In Ex parte Robinson (1873), on a petition for a writ of mandamus, the Court held that fines and imprisonment are the only punishments authorized by the Judiciary Act of 1789 for contempt of court. Thus, where attorney misconduct took place before a criminal grand jury, the Court held that the attorney could not be disbarred for contempt.

==Defining federal crimes==

===Alien crew members===
In United States v. Tynen (1870), the Court overturned a conviction under a statute that required vessel owners to only employ U.S. citizen crew members. The Court held that a new statute which did no more than increase the punishment operated as an implied repeal of the first statute, and thus a conviction under the first statute was invalid.

===Counterfeiting===
In United States v. Howell (1870), the Court held that a counterfeiting statute was not void for repugnancy, distinguishing United States v. Cantril (1807), a decision of the Marshall Court interpreting a nearly identical statute.

===Draft obstruction===
A Civil War-era statute prohibited obstruction of the draft or the enrollment of members in the armed forces. The Court repeatedly upheld a strict division between the two prohibitions, holding that the draft obstruction provision did not apply to enrollment obstruction and vice versa.

===Embezzlement===
In United States v. Hartwell (1867), a prosecution for embezzlement of government funds under the Sub-Treasury Act, the Court held that the prohibition applied even to a relatively low level government official.

===Liquor===
In United States v. Holliday (1865), the Court upheld a criminal prohibition on selling liquor to Indians under the Indian Commerce Clause and held that the offense did not require that the sale take place on a reservation.

In the License Tax Cases (1866), the Court upheld a federal tax on liquor licenses (which was enforced by criminal prosecution).

===Naptha mixing===
In United States v. Dewitt (1869), the Court held that the federal naptha mixing prohibition was unconstitutional (except in areas under exclusive federal jurisdiction) because it infringed on the police power of the states.

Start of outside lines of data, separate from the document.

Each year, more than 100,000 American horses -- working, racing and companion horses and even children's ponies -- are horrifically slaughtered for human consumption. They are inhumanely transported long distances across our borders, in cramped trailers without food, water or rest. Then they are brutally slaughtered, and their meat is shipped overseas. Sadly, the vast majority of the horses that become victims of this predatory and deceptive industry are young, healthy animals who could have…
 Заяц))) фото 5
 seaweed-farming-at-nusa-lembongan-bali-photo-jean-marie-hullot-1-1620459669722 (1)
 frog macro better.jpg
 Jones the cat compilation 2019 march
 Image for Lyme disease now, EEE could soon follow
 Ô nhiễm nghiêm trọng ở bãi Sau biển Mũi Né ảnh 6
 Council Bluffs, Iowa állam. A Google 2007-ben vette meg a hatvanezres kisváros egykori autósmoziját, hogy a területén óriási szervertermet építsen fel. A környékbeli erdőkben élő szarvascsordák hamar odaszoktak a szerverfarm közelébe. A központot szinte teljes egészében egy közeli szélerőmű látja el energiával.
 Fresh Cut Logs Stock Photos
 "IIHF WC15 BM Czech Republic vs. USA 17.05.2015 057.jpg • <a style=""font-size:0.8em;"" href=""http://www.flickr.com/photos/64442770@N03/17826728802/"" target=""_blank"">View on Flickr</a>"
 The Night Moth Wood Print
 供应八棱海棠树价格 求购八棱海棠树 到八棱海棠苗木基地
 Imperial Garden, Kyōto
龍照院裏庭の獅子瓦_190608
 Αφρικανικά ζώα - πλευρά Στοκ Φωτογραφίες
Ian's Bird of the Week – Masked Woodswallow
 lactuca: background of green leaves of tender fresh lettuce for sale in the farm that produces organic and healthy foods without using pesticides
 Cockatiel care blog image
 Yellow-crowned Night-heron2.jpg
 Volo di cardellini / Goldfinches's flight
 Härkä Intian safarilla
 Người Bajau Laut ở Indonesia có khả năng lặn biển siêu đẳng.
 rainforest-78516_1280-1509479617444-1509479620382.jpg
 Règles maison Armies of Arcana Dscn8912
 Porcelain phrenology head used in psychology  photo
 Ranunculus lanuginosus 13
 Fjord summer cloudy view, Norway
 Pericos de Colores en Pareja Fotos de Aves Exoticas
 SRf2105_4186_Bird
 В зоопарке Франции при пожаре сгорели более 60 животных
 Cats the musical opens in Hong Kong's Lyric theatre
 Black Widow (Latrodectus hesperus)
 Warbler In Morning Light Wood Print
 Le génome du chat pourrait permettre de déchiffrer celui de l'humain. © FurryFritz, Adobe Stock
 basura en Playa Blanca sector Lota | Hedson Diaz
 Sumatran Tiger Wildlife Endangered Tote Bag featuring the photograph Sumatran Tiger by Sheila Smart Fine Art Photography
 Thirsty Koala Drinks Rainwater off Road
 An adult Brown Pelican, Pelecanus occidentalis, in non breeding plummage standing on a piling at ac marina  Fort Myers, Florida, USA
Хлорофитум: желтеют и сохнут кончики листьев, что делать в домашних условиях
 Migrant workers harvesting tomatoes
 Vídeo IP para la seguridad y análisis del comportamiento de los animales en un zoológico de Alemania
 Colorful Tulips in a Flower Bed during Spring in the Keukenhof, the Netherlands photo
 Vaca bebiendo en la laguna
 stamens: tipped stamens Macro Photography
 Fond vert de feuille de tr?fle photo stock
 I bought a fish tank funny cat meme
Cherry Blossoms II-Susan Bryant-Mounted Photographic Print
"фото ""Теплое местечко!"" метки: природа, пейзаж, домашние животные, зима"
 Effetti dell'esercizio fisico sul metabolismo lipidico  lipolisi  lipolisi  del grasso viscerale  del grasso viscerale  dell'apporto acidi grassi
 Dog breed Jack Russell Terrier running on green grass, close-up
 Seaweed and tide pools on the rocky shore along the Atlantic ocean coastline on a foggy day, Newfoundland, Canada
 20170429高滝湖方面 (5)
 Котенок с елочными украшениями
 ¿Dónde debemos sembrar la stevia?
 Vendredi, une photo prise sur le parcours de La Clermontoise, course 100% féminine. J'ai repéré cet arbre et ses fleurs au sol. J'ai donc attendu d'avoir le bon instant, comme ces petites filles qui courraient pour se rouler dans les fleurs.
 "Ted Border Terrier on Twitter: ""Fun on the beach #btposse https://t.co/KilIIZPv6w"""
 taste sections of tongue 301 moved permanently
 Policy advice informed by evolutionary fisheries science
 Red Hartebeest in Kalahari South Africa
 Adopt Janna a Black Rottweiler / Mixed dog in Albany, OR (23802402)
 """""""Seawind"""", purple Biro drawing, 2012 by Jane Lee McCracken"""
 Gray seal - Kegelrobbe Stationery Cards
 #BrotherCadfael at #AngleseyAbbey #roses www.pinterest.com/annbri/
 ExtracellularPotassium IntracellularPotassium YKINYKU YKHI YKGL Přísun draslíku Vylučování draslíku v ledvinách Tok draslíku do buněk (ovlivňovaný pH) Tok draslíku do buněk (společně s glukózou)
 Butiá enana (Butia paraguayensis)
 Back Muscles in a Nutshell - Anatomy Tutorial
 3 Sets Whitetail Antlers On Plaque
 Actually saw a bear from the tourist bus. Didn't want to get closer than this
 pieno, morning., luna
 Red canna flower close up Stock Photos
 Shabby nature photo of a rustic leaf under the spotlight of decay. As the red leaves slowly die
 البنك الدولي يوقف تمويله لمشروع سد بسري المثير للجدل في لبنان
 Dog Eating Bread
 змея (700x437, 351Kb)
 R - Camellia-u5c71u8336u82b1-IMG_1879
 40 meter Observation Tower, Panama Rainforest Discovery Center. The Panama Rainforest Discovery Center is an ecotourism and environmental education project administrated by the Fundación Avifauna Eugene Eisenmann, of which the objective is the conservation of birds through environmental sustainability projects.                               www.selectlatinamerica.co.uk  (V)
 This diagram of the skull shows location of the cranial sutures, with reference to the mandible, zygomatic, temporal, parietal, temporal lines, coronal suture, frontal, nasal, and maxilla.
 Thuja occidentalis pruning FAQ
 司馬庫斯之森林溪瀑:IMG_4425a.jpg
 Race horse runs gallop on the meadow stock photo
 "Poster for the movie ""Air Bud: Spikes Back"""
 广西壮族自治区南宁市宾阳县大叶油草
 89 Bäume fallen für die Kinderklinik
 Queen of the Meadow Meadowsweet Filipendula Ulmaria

===Obstruction of the mail===
In United States v. Kirby (1868), the Court held that the arrest of a mail carrier under a bench warrant was not prohibited by the mail obstruction statute.

==Criminal procedure==

===Constitutional issues===

- Double jeopardy

In Ex parte Lange (1873), the Court held that double jeopardy was violated by the imposition of a fine and imprisonment under a statute that authorized either fine or imprisonment. Since the defendant had already paid the fine, the Court held that the lower court could no longer even alter the sentence to mere imprisonment.

- Ex post facto law

In Gut v. Minnesota (1869), the Court held that a retroactive change to Minnesota's criminal venue statute was not an unconstitutional ex post facto law.

- Incorporation

In Pervear v. Massachusetts (1866), the Court held that the Eighth Amendment's prohibition on cruel and unusual punishment did not apply to the state governments, and—in the alternative, assuming that it did—a fine of $50 and three months hard labor was not an excessive punishment for bootlegging. And, in Twitchell v. Pennsylvania (1868), the Court held that the criminal procedure provisions of the Fifth and Sixth Amendments did not apply to the state governments.

===Other===
- Sufficiency of an indictment
In United States v. Cook (1872), the Court held that—where a criminal statute both defines an offense and its exceptions—a criminal indictment must plead facts taking the case out of the exceptions if and only if the exception is inseparable from the definition of the offense. The Court held that the embezzlement statute at issue contained no such exceptions, and that the Crimes Act of 1790's statute of limitations was not such an exception.

- Special verdicts
In United States v. Buzzo (1873), a prosecution for tax evasion, the Court held that where the jury is instructed to deliver a special verdict, the element of intent must be specifically included within the special verdict.

- Statutory venue
In United States v. Arwo (1873), a prosecution for assault with a deadly weapon on the high seas, the Court found that the statutory venue provision—providing for venue in the first judicial district into which the defendant is brought—was satisfied.